[[ Supplied information, beginning ]]

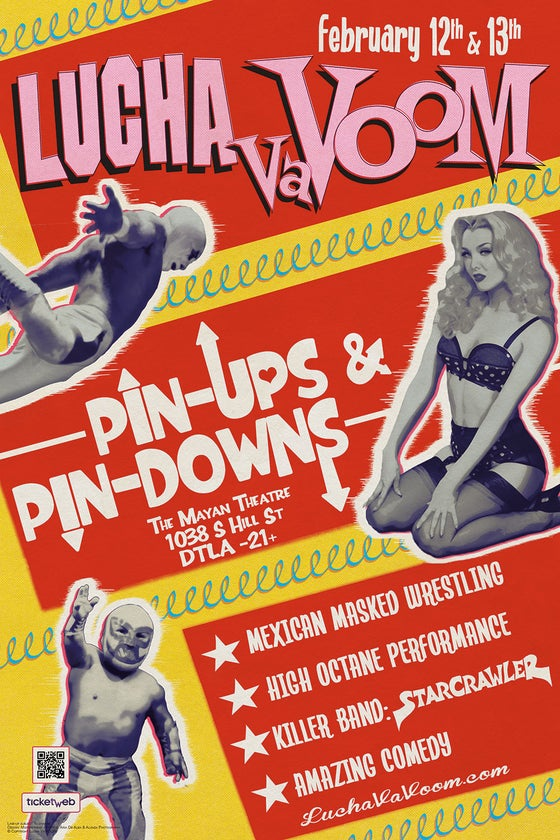 "Image of Valentines 2020 ""Pin-Ups & Pin-Downs"" Poster"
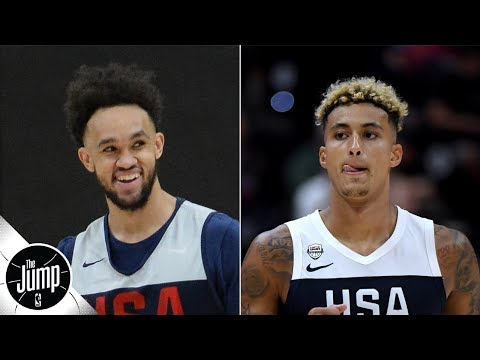Video: Predicting the last player to be cut from Team USA for the 2019 FIBA World Cup | The Jump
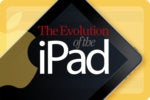 Computerworld - Evolution of the iPad - Intro [Slide 1]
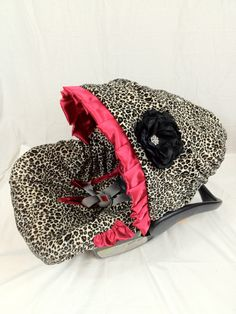 Leopard Red Infant Car Seat Cover, Baby Car Seat Cover with Matching Neck Strap Set. $74.95, via Etsy.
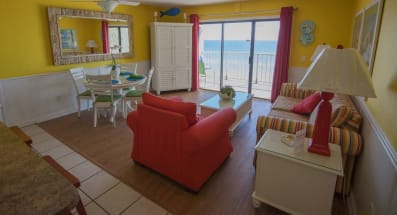 Panama City Beach  Vacation Rental 5937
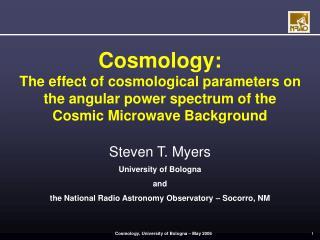 Steven T. Myers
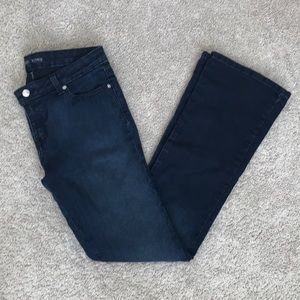 Michael Kors flare Jeans
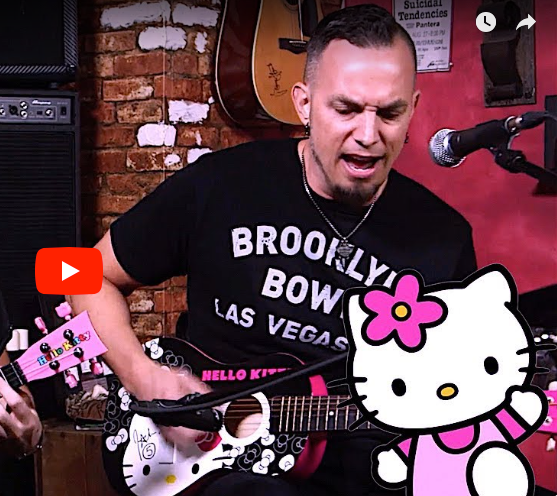 "Tremonti cover Metallica's ""Welcome Home (Sanitarium)"" on Hello Kitty Guitars"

[[ Supplied information, end ]]

_Problem statement_
With the pictures left out, give again exactly the lines from the one with "Panama City Beach" through the end of the data, both included.

_Written answer_
 Panama City Beach  Vacation Rental 5937
 Steven T. Myers
 Michael Kors flare Jeans
 "Tremonti cover Metallica's ""Welcome Home (Sanitarium)"" on Hello Kitty Guitars"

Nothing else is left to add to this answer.